Experimental observation of directional locking and dynamical ordering of colloidal monolayers driven across quasiperiodic substrates
Thomas Bohlein, Clemens Bechinger

TL;DR
This study experimentally demonstrates how colloidal monolayers exhibit directional locking and form dynamically ordered phases when driven across quasiperiodic substrates, revealing the influence of substrate symmetry on particle dynamics.
Contribution
First experimental observation of directional locking and dynamical ordering in colloidal monolayers on quasiperiodic substrates, confirming simulation predictions.
Findings
Monolayer locks to substrate symmetry axes at specific drive angles.
Dynamically ordered smectic phases form during locking.
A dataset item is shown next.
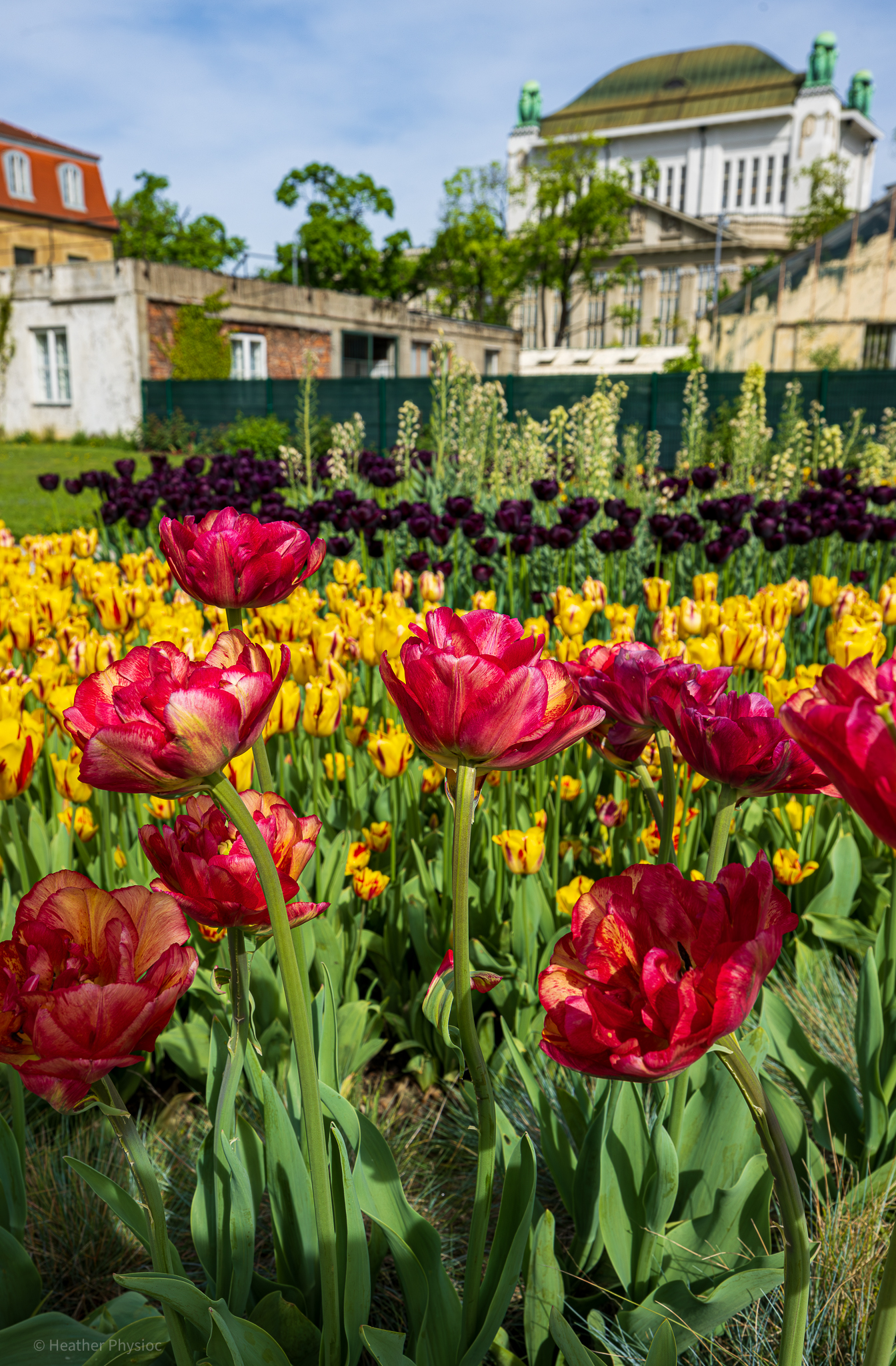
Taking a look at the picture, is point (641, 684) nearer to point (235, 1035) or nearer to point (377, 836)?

Particle interactions lead to lane formation and ordering.
Abstract
We experimentally investigate the structural behavior of an interacting colloidal monolayer being driven across a decagonal quasiperiodic potential landscape created by an optical interference pattern. When the direction of the driving force is varied, we observe the monolayer to be directionally locked on angles corresponding to the symmetry axes of the underlying potential. At such locking steps we observe a dynamically ordered smectic phase in agreement with recent simulations. We demonstrate, that such dynamical ordering is due to the interaction of particle lanes formed by interstitial and non-interstitial particles.